When I don’t say anything, proving her right, she laughs.
“That is why the plan worked so well. You were so convinced the attack was about you, Prettyboy, you never saw the real threat coming. Do you think I would do all this to chase you here, to this country, just to ruin you?” She points the rifle at me. “I could have done that without either of us leaving Ukraine.”
She’s got a point there.
“Marchuk does not give a damn about you. Well, yes, he wanted to kill you,” she muses as she circles Bunker, never taking her eyes off me, “but avenging his father wasn’t enough to come out of hiding and put himself on American soil for easy capture. I gave him better bait.”
“Better bait? What are you talking about?”

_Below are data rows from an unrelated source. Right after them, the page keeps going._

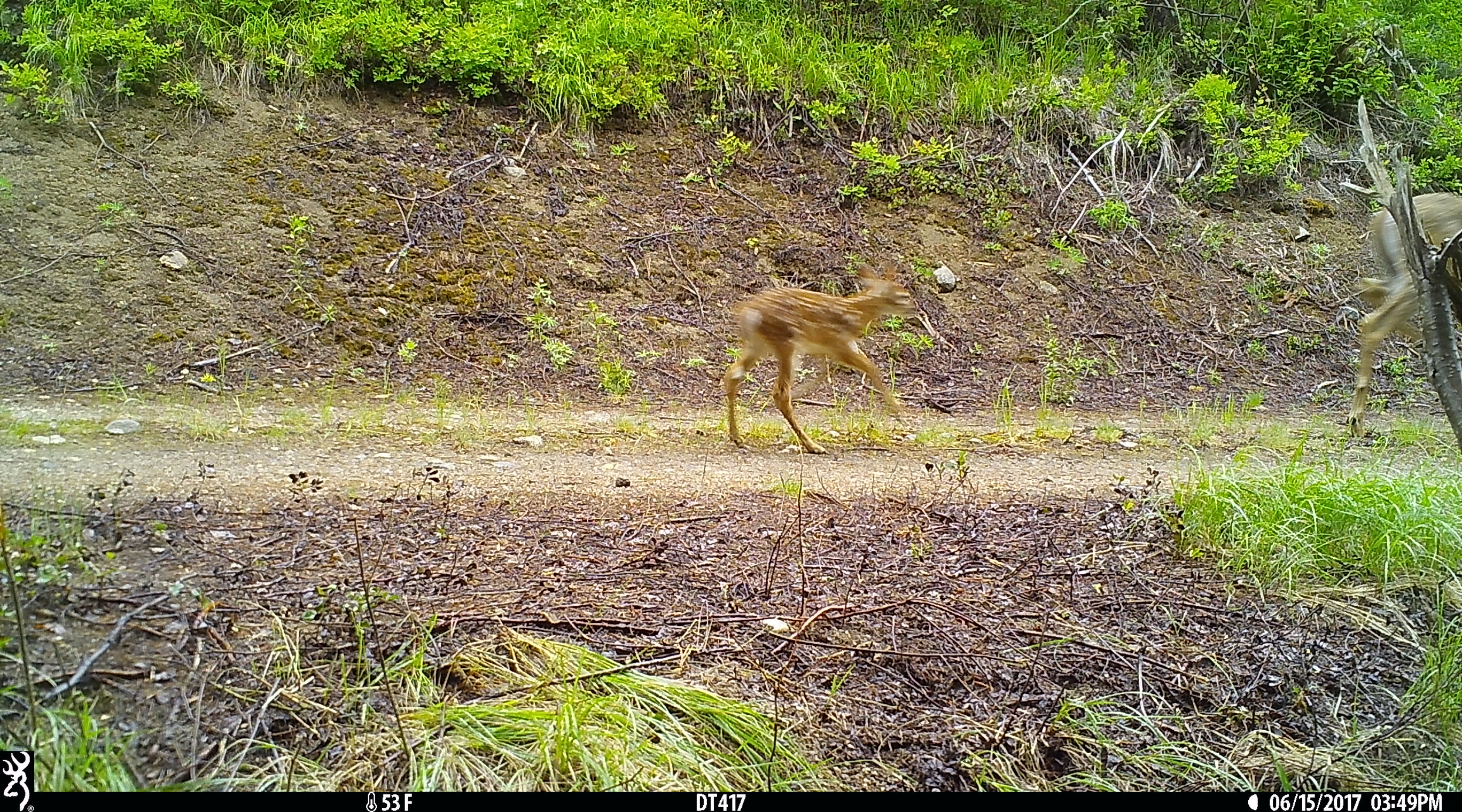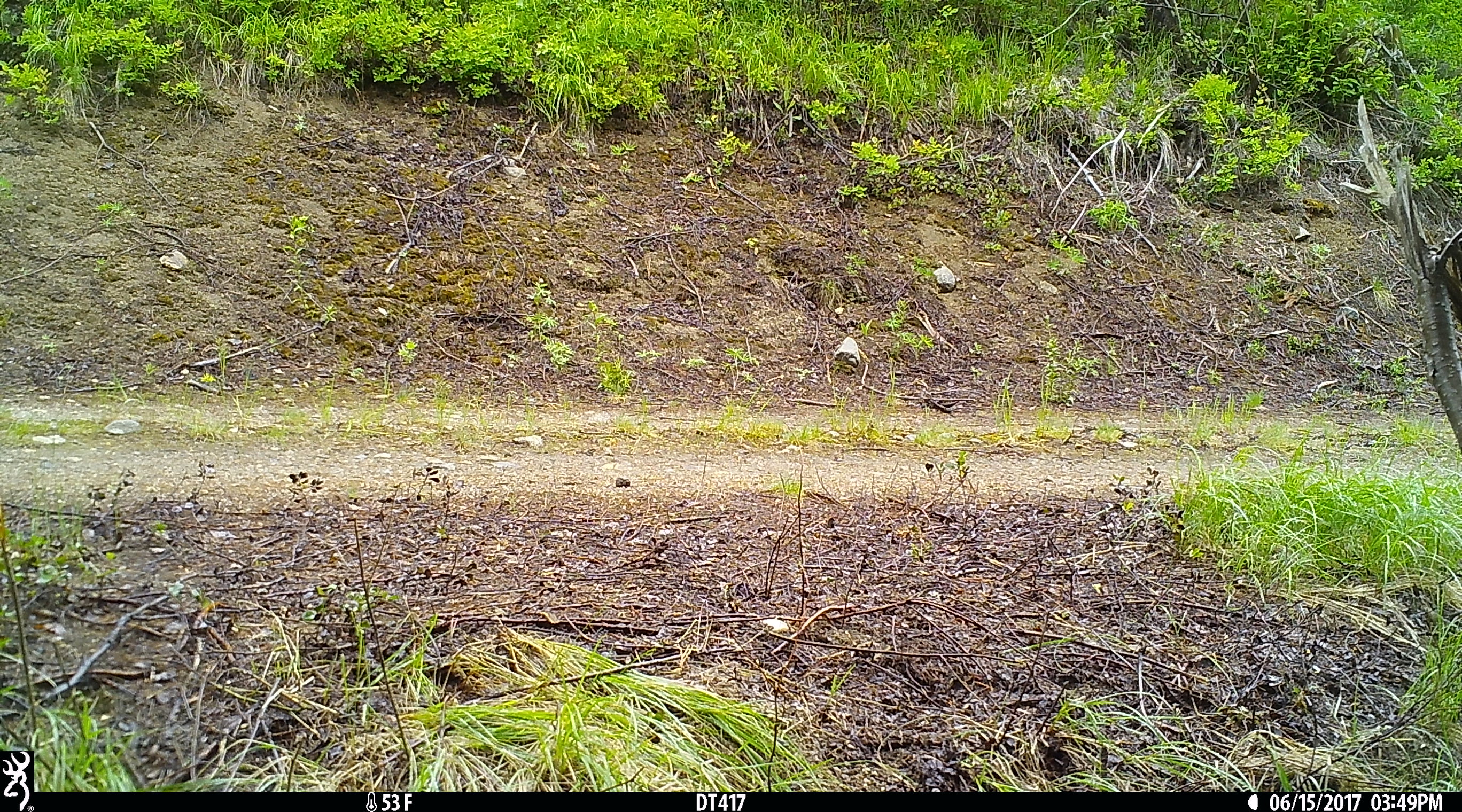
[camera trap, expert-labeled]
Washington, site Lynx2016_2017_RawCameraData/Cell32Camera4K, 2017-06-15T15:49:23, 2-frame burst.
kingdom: Animalia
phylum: Chordata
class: Mammalia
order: Artiodactyla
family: Cervidae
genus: Odocoileus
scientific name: Odocoileus virginianus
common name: white-tailed deer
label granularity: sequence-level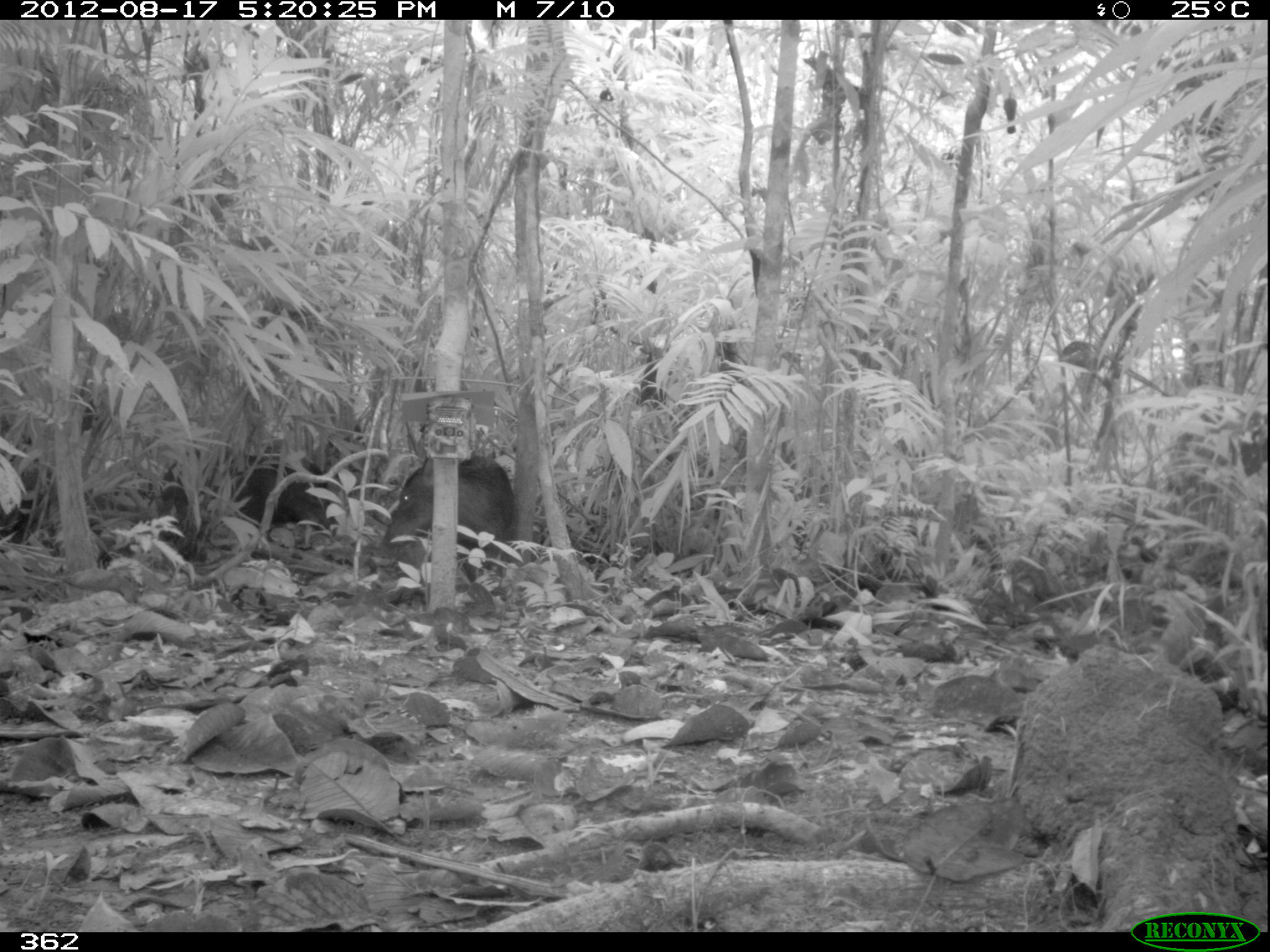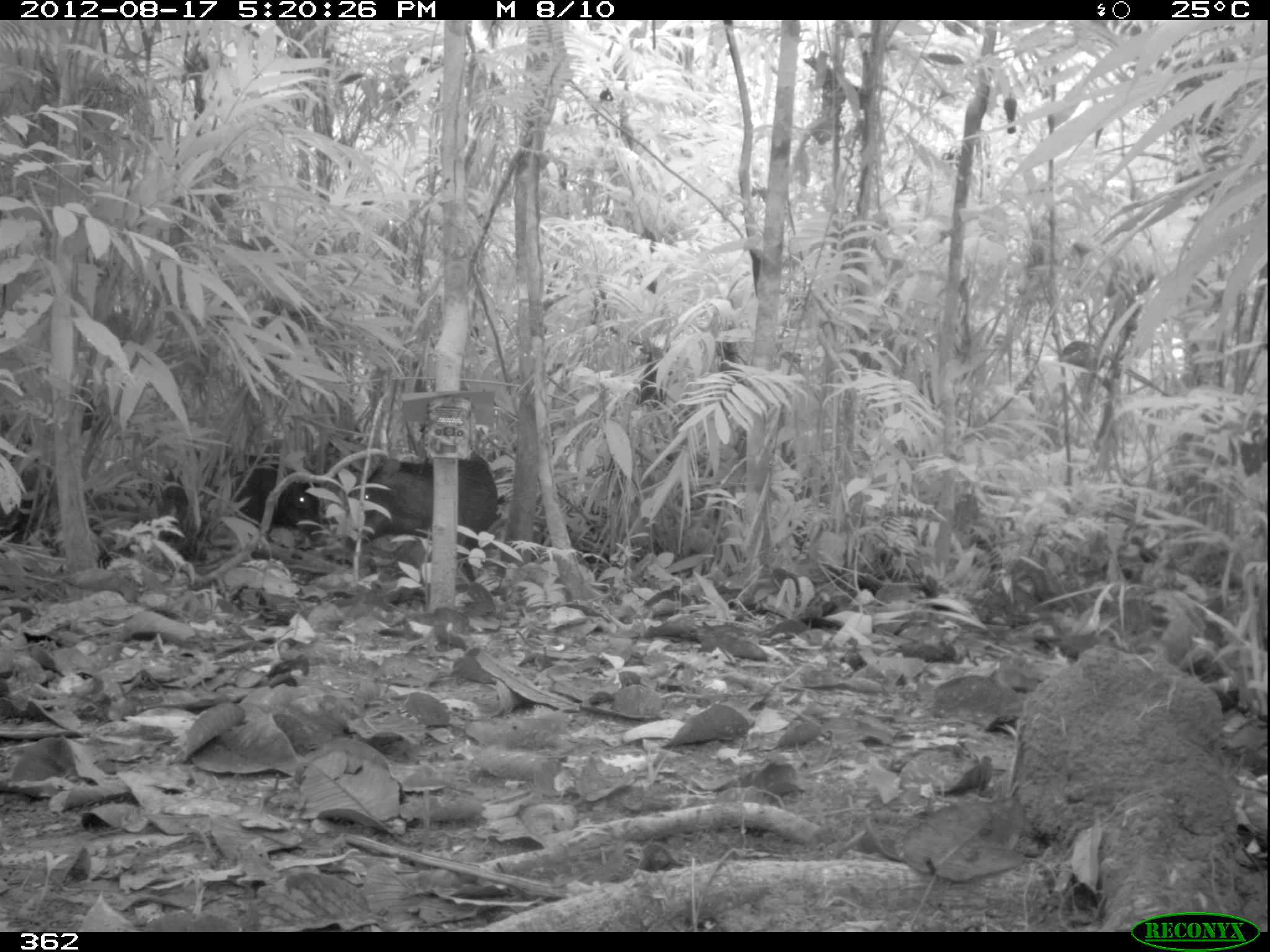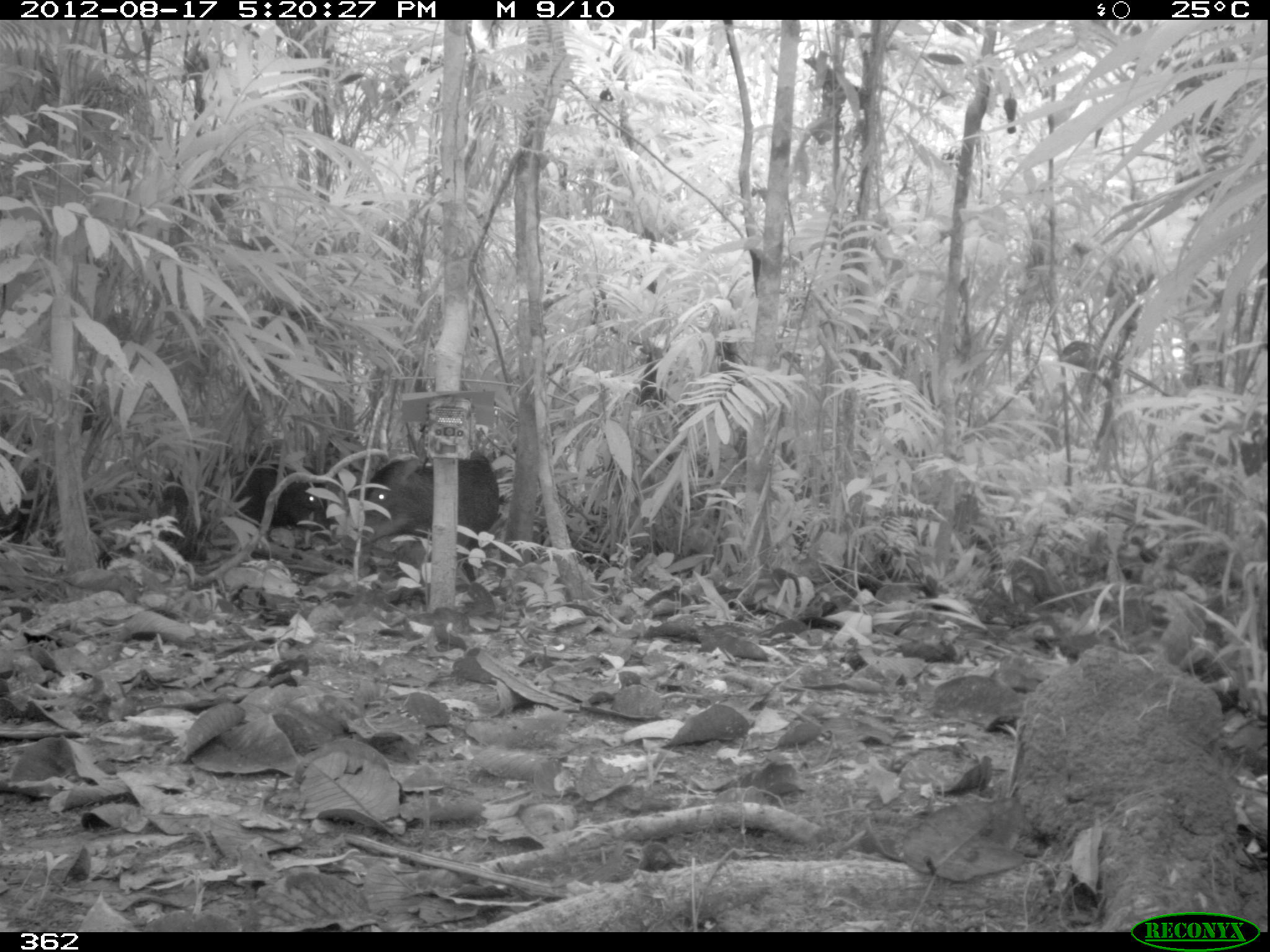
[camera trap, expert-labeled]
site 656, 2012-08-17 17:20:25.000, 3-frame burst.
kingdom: Animalia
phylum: Chordata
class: Mammalia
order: Artiodactyla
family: Tayassuidae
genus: Tayassu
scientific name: Tayassu pecari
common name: white-lipped peccary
Tayassu pecari (white-lipped peccary).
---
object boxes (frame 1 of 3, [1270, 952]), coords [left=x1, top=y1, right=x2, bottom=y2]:
tayassu pecari: [left=379, top=455, right=515, bottom=583]; [left=152, top=449, right=336, bottom=541]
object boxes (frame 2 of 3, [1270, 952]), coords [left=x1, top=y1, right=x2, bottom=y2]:
tayassu pecari: [left=348, top=451, right=500, bottom=584]; [left=167, top=451, right=331, bottom=553]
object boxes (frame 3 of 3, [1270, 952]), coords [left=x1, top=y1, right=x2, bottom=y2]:
tayassu pecari: [left=339, top=455, right=506, bottom=585]; [left=219, top=453, right=330, bottom=531]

It must be the bigger thing Katie still hasn’t told me about. The package. Which means I have absolutely zero leverage here because I was never critical to this mission. Marchuk might have wanted me brought in alive so he could kill me himself, but he’s probably in Berg’s custody by now. I am of no use to Sveta or Koval at this point.
Sveta laughs, and I swear it is the laugh of a cartoon evil queen, but she doesn’t answer my question.

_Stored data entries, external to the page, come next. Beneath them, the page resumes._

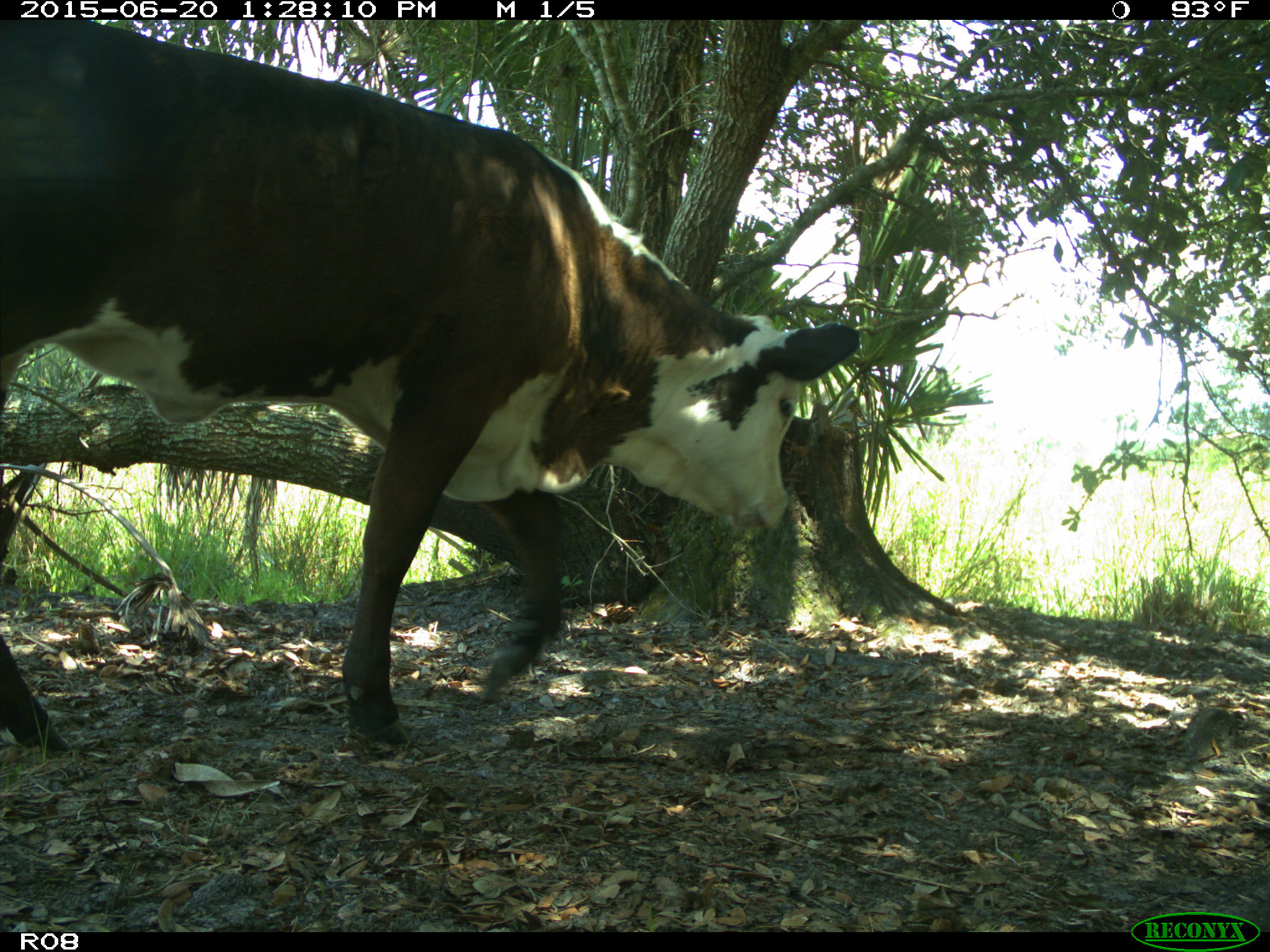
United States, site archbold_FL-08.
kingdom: Animalia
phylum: Chordata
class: Mammalia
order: Artiodactyla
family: Bovidae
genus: Bos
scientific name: Bos taurus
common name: domestic cow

“Now that I’ve told you all my secrets, I have to kill you. And obviously, I’ll have to kill your friend, since he just heard all of that.”
“Wait a minute. Maybe we can work something out,” I say, reciting the desperate plea of captives everywhere.
“I know. It’s really too bad I have to kill you. You’re both so cute, and this one with the crush on me and all. But it must be done.”
Then the crazy chick starts singing a kid’s chant to figure out which of us she will shoot first. I’m going to die at the hands of a psycho, and the last words I’ll ever hear will be duck, duck, goose.